Thought that a combined age of 150 yrs, was necessary, or used to be, to make them so called 'viable'.
 
Right, I always believe estate agents.

What are you on about Alan?

It doesn't matter whether you believe them or not. All you need is a piece of paper to show HMRC in 10 or 20 years time to show that you had an independent valuation of the property. In our case, even though we "aggressively avoided" virtually all CGT and paid no IHT, HMRC were not the slighest bit interested in our written valuation and did not even ask to see it.

In any case, can you imagine a discussion with HMRC about a valuation written 20 years earlier. You would be able to run rings around them as they are, self-evidently, not that bright.

Richard
 
I have in the past suggested renting out the house, too big for us two, and renting a small flat/house elsewhere, also spend time on a leisure boat perhaps. It was pointed out that tax will be payable on the incoming rent, which might be a problem. We might accrue £400 a month, but then have all the problems of BTL.
 
Abso bloody lutely!

Spending 'our' inheritance ..... sod that. I'm spending *my* hard earned money!

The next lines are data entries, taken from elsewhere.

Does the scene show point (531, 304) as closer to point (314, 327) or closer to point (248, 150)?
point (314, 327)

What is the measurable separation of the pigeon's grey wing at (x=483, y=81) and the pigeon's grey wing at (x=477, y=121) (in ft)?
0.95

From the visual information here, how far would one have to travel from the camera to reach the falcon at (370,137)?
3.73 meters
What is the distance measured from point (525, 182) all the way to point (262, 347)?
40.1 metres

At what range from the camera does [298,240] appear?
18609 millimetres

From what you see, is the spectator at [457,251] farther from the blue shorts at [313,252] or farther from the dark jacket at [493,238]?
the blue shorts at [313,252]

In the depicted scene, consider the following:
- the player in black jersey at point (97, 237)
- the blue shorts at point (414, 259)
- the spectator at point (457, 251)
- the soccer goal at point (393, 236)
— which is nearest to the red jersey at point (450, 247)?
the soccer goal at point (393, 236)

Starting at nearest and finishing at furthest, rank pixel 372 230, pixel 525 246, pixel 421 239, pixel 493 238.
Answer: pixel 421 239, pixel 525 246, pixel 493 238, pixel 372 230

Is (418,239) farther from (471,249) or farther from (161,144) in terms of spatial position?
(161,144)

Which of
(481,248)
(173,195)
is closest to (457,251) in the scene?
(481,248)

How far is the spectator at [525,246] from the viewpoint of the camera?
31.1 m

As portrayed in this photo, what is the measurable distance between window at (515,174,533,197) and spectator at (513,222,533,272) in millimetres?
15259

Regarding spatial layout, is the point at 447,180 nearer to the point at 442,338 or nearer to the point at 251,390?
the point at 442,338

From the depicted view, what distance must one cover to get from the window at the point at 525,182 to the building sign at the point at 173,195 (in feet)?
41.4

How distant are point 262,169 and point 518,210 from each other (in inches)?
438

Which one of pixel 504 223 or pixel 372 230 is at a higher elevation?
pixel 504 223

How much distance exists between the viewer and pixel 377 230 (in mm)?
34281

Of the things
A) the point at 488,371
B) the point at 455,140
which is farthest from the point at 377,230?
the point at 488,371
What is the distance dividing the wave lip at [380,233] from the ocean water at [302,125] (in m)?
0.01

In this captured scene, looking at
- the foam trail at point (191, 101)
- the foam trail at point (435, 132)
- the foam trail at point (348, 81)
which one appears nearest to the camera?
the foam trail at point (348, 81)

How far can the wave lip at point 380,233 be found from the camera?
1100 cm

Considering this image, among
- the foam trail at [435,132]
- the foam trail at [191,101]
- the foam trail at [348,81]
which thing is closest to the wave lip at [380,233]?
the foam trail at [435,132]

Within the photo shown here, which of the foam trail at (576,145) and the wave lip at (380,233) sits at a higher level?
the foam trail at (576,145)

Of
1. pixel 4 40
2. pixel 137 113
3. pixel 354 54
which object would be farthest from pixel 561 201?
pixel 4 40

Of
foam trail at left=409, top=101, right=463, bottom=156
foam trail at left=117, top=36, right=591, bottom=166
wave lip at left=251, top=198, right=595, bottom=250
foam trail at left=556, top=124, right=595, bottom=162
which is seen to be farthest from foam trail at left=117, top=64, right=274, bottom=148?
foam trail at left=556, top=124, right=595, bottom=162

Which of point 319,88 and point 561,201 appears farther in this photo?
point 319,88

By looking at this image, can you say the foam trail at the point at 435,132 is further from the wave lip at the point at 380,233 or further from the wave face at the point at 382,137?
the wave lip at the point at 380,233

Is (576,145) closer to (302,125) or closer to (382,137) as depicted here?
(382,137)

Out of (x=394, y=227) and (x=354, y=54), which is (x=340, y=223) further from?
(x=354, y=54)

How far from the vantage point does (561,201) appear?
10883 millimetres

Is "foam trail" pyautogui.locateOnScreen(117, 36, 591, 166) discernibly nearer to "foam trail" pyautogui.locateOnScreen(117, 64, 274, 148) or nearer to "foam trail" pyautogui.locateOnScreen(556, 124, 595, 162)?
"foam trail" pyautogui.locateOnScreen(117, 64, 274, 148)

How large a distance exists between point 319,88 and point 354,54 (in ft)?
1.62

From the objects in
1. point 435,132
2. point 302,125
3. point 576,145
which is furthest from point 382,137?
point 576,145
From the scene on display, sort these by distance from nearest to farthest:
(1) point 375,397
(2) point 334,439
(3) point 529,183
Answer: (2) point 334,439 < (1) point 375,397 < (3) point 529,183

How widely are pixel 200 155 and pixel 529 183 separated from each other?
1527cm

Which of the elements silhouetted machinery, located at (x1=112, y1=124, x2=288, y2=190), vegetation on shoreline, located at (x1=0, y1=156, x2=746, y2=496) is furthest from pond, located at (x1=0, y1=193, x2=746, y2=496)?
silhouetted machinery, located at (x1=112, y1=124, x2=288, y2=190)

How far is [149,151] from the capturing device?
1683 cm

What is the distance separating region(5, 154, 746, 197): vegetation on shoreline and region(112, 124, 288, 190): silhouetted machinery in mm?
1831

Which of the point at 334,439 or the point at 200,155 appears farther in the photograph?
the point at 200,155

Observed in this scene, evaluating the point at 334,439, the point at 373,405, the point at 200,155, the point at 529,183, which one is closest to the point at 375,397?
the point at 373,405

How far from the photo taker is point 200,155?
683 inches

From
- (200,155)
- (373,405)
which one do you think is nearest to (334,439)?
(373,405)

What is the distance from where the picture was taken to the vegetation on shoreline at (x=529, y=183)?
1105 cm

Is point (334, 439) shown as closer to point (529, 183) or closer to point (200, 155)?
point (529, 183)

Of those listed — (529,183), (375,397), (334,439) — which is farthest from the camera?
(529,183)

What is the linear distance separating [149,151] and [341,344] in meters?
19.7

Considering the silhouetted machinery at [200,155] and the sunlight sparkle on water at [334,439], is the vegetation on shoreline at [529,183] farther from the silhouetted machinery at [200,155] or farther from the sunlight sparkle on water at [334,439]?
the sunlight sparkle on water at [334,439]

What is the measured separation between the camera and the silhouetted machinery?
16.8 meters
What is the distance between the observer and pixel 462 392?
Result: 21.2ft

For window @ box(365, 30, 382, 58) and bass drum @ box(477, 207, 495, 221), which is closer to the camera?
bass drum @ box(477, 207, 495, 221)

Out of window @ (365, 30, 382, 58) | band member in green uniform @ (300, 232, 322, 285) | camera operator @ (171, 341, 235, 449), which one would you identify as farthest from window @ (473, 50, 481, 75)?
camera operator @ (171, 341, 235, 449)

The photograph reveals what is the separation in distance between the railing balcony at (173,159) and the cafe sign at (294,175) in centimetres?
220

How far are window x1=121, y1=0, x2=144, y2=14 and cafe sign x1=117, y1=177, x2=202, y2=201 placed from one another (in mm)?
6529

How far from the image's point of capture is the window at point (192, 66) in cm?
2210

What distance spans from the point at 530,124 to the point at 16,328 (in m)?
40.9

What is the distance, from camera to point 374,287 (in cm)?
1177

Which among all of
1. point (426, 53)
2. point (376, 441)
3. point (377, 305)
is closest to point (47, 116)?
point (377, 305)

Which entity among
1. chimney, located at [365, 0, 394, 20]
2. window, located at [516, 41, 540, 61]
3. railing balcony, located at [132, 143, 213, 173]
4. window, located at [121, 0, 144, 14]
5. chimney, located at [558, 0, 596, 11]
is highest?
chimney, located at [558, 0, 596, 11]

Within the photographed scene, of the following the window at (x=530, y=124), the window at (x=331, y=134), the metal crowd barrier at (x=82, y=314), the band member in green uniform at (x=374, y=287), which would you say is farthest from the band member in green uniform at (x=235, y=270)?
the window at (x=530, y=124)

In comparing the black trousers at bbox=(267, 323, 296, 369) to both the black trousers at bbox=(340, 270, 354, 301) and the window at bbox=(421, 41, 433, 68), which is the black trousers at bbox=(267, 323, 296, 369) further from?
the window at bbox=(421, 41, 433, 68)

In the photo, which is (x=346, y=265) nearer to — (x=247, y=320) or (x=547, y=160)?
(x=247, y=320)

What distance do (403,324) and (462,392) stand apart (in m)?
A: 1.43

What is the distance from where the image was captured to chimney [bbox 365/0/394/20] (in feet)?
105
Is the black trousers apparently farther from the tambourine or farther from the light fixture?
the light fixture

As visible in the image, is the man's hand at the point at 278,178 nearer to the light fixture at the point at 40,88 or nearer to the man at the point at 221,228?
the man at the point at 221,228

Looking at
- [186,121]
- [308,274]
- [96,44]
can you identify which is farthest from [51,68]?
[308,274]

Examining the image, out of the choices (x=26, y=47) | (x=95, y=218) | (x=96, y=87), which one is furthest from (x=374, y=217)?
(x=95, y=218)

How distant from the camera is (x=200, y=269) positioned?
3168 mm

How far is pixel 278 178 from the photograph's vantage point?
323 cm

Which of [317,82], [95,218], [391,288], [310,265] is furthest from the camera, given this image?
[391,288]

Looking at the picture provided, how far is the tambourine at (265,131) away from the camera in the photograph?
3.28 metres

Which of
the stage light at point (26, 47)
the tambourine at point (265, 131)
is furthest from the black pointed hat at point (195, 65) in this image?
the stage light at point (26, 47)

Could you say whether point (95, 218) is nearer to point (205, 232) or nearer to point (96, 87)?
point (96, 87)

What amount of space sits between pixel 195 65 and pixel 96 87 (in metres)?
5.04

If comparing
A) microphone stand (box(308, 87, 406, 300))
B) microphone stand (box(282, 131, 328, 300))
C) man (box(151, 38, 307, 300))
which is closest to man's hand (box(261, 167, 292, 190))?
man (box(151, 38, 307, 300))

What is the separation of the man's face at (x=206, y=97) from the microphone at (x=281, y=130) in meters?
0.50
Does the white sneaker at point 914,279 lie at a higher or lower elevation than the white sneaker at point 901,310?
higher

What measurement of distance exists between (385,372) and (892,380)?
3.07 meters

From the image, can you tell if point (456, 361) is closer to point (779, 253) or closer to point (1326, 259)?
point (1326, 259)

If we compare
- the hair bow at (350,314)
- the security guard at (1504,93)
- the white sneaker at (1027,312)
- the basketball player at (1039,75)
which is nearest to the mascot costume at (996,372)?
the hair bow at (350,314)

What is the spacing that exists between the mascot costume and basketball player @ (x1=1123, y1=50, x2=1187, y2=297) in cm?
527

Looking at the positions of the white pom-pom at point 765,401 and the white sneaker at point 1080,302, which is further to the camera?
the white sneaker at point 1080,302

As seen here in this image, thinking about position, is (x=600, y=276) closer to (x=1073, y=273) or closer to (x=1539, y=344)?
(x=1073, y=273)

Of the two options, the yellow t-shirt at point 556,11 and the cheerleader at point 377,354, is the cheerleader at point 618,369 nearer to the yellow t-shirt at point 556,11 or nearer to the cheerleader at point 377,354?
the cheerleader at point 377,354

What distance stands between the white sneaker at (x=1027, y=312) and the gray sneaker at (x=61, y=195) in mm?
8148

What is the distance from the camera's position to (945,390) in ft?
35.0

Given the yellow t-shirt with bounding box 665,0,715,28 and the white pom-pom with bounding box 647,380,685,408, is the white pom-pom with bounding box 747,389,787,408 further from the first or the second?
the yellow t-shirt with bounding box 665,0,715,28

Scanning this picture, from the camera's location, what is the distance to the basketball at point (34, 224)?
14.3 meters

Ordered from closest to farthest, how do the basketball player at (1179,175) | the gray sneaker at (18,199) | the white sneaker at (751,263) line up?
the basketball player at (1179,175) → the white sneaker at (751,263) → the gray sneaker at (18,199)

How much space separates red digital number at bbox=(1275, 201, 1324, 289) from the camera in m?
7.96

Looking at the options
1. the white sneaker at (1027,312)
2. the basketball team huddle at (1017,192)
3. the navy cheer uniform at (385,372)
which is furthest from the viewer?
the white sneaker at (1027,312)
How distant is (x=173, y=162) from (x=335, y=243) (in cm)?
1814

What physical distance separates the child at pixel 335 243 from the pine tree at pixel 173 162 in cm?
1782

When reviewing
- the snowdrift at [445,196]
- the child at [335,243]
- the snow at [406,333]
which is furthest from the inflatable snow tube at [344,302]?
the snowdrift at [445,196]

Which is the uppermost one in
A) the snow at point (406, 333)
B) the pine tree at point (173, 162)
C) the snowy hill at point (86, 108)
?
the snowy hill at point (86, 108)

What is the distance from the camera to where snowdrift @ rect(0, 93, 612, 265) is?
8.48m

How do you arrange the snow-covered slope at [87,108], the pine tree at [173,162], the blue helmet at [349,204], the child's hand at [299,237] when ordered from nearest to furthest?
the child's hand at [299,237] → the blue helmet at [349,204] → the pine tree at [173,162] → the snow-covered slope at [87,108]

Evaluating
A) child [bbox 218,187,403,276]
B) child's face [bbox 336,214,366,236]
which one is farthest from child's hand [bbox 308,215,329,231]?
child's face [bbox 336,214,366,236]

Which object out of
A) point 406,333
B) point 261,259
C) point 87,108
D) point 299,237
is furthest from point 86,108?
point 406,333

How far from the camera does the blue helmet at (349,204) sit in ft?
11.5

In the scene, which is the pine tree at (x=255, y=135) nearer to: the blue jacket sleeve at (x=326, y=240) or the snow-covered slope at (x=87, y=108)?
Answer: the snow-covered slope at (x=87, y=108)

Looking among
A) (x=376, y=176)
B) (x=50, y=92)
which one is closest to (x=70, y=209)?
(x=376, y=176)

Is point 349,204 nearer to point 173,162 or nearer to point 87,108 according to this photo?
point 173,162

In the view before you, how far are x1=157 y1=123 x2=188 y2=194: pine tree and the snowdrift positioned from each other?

But as has been stated DON'T go equity release way. Downsize .... drastically ( It'll teach you about how to live in a tiny space with no room for clutter ) If you can swing it buy a new cottage for yourself and a small flat in a university town to rent out as running cost cover for the boat.
 
"age is no problem"?
Thought that a combined age of 150 yrs, was necessary, or used to be, to make them so called 'viable'.

You mean with the equity release scam?, basically they want you dead so they can flog your house on while charging an exorbitant fee to do so ensuring the next of kin get nothing, if you don't die they will charge you above the national average to rent it back off them, so i guess 150yrs minimum is their ideal target audience

its a win win for the companies doing these schemes anyone would be nuts to sign up but it happens.

i was referring to "is it ok for pensioners to do this sort of thing" and yeah age isnt a problem,
 
I reckon you need to check your facts before posting.

Agree. Amazing display of ignorance about the subject. Some of the earlier comments are also way off beam and do not reflect the current schemes available in the market.

There is clearly a demand for such schemes as evidenced by the amount borrowed in recent times, helped by the changes that make them more attractive to certain types of borrowers. The two major reasons people take them are to replace existing borrowing (often interest only mortgages that are coming to an end) and fund home improvements.
 
Agree. Amazing display of ignorance about the subject. Some of the earlier comments are also way off beam and do not reflect the current schemes available in the market.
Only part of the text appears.